◆ TASK TO CARRY OUT ◆
Retype the data below without altering anything.

◆ GIVEN ENTRIES ◆
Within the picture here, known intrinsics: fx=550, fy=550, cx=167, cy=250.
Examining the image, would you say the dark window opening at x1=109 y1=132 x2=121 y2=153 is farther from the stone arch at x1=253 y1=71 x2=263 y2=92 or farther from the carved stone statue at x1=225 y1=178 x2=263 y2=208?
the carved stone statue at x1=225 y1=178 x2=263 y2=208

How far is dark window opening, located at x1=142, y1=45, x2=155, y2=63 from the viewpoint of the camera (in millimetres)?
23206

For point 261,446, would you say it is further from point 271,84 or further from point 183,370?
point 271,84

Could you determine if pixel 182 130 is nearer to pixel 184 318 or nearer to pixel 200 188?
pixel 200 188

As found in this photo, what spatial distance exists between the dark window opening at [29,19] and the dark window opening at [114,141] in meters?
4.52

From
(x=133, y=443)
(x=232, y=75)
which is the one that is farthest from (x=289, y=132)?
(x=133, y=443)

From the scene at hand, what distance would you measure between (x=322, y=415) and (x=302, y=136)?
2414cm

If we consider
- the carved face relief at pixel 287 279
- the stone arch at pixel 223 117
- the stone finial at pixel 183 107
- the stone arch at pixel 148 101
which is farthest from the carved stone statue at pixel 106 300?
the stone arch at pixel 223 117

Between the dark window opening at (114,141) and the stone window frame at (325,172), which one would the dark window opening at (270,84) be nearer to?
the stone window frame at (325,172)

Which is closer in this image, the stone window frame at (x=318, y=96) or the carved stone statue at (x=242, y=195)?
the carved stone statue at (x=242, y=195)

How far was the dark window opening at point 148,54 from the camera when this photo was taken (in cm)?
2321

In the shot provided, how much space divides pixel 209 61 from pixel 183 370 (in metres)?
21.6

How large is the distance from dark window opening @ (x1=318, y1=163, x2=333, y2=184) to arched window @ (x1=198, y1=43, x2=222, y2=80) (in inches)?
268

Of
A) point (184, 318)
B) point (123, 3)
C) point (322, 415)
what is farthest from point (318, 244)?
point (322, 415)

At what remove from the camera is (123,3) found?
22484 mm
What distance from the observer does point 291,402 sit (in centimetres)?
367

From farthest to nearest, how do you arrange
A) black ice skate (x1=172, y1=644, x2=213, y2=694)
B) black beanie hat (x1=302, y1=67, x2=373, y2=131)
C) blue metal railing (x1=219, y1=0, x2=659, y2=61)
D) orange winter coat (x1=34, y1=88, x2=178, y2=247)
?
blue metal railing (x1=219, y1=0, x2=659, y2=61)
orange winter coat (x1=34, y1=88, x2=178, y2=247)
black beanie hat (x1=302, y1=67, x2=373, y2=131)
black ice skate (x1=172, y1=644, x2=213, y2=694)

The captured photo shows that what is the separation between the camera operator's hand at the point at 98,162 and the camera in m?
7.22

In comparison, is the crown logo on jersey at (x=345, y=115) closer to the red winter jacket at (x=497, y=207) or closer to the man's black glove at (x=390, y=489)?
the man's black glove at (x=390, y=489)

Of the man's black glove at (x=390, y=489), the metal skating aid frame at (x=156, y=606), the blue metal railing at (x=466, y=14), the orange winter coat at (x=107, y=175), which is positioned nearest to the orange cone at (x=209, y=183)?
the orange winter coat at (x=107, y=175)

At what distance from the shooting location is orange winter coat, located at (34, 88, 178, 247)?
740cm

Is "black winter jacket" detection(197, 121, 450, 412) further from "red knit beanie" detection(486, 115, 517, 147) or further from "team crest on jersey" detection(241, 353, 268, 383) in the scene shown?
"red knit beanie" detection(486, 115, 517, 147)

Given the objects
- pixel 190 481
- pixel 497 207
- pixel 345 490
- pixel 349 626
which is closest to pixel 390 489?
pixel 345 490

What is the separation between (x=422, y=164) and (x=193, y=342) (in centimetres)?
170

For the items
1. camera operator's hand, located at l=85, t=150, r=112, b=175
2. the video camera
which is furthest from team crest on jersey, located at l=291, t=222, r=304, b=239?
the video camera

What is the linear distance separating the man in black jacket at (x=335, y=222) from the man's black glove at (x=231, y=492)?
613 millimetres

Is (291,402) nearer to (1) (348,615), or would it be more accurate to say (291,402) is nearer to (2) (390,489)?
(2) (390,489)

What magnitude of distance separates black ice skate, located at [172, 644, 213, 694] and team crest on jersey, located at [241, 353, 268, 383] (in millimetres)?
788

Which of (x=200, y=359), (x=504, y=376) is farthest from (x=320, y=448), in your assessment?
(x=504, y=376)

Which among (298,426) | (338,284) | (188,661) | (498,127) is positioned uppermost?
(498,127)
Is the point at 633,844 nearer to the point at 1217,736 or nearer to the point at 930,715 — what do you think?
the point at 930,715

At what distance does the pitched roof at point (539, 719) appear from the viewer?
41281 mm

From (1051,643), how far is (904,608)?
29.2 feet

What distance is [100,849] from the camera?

◆ ANSWER TO THIS TASK ◆
Within the picture here, known intrinsics: fx=550, fy=550, cx=167, cy=250.
Examining the image, would you say the dark window opening at x1=109 y1=132 x2=121 y2=153 is farther from the stone arch at x1=253 y1=71 x2=263 y2=92 or farther from the carved stone statue at x1=225 y1=178 x2=263 y2=208?
the carved stone statue at x1=225 y1=178 x2=263 y2=208

How far is dark window opening, located at x1=142, y1=45, x2=155, y2=63 from the viewpoint of the camera (in millimetres)?
23206

For point 261,446, would you say it is further from point 271,84 or further from point 183,370?
point 271,84

Could you determine if pixel 182 130 is nearer to pixel 184 318 or nearer to pixel 200 188?
pixel 200 188

As found in this photo, what spatial distance exists between the dark window opening at [29,19] and the dark window opening at [114,141] in meters?
4.52

From
(x=133, y=443)
(x=232, y=75)
which is the one that is farthest from (x=289, y=132)?
(x=133, y=443)

From the scene at hand, what distance would you measure between (x=322, y=415) and (x=302, y=136)?
2414cm

If we consider
- the carved face relief at pixel 287 279
- the stone arch at pixel 223 117
- the stone finial at pixel 183 107
- the stone arch at pixel 148 101
which is farthest from the carved stone statue at pixel 106 300?
the stone arch at pixel 223 117

Between the dark window opening at (114,141) and the stone window frame at (325,172), which one would the dark window opening at (270,84) be nearer to?
the stone window frame at (325,172)

Which is closer in this image, the stone window frame at (x=318, y=96) or the carved stone statue at (x=242, y=195)?
the carved stone statue at (x=242, y=195)

How far was the dark window opening at point 148,54 from the camera when this photo was taken (in cm)?
2321

In the shot provided, how much space divides pixel 209 61 from pixel 183 370 (in metres)?
21.6

How large is the distance from dark window opening @ (x1=318, y1=163, x2=333, y2=184) to arched window @ (x1=198, y1=43, x2=222, y2=80) (in inches)?
268

Of
A) point (184, 318)
B) point (123, 3)
C) point (322, 415)
what is farthest from point (318, 244)?
point (322, 415)

At what remove from the camera is (123,3) found?
22484 mm
What distance from the observer does point 291,402 sit (in centimetres)?
367

From farthest to nearest, how do you arrange
A) black ice skate (x1=172, y1=644, x2=213, y2=694)
B) black beanie hat (x1=302, y1=67, x2=373, y2=131)
C) blue metal railing (x1=219, y1=0, x2=659, y2=61)
D) orange winter coat (x1=34, y1=88, x2=178, y2=247)
?
blue metal railing (x1=219, y1=0, x2=659, y2=61)
orange winter coat (x1=34, y1=88, x2=178, y2=247)
black beanie hat (x1=302, y1=67, x2=373, y2=131)
black ice skate (x1=172, y1=644, x2=213, y2=694)

The captured photo shows that what is the separation between the camera operator's hand at the point at 98,162 and the camera in m?
7.22

In comparison, is the crown logo on jersey at (x=345, y=115) closer to the red winter jacket at (x=497, y=207) or closer to the man's black glove at (x=390, y=489)?
the man's black glove at (x=390, y=489)

Of the man's black glove at (x=390, y=489), the metal skating aid frame at (x=156, y=606), the blue metal railing at (x=466, y=14), the orange winter coat at (x=107, y=175), which is positioned nearest to the orange cone at (x=209, y=183)?
the orange winter coat at (x=107, y=175)

At what distance from the shooting location is orange winter coat, located at (34, 88, 178, 247)?
740cm

Is "black winter jacket" detection(197, 121, 450, 412) further from "red knit beanie" detection(486, 115, 517, 147) or further from "team crest on jersey" detection(241, 353, 268, 383) in the scene shown?
"red knit beanie" detection(486, 115, 517, 147)

Given the objects
- pixel 190 481
- pixel 497 207
- pixel 345 490
- pixel 349 626
which is closest to pixel 390 489?
pixel 345 490

What is the separation between (x=422, y=164) and (x=193, y=342) (in centimetres)?
170

For the items
1. camera operator's hand, located at l=85, t=150, r=112, b=175
2. the video camera
which is furthest from team crest on jersey, located at l=291, t=222, r=304, b=239?
the video camera

What is the linear distance separating the man in black jacket at (x=335, y=222) from the man's black glove at (x=231, y=492)?
613 millimetres

Is (291,402) nearer to (1) (348,615), or would it be more accurate to say (291,402) is nearer to (2) (390,489)?
(2) (390,489)

What magnitude of distance separates black ice skate, located at [172, 644, 213, 694] and team crest on jersey, located at [241, 353, 268, 383] (in millimetres)?
788

Which of (x=200, y=359), (x=504, y=376) is farthest from (x=320, y=448), in your assessment?
(x=504, y=376)

Which among (298,426) | (338,284) | (188,661) | (498,127) is positioned uppermost?
(498,127)
Is the point at 633,844 nearer to the point at 1217,736 or nearer to the point at 930,715 — what do you think?
the point at 930,715

At what distance does the pitched roof at point (539, 719) appear from the viewer?
41281 mm

From (1051,643), how far is (904,608)?
29.2 feet

What distance is [100,849] from the camera?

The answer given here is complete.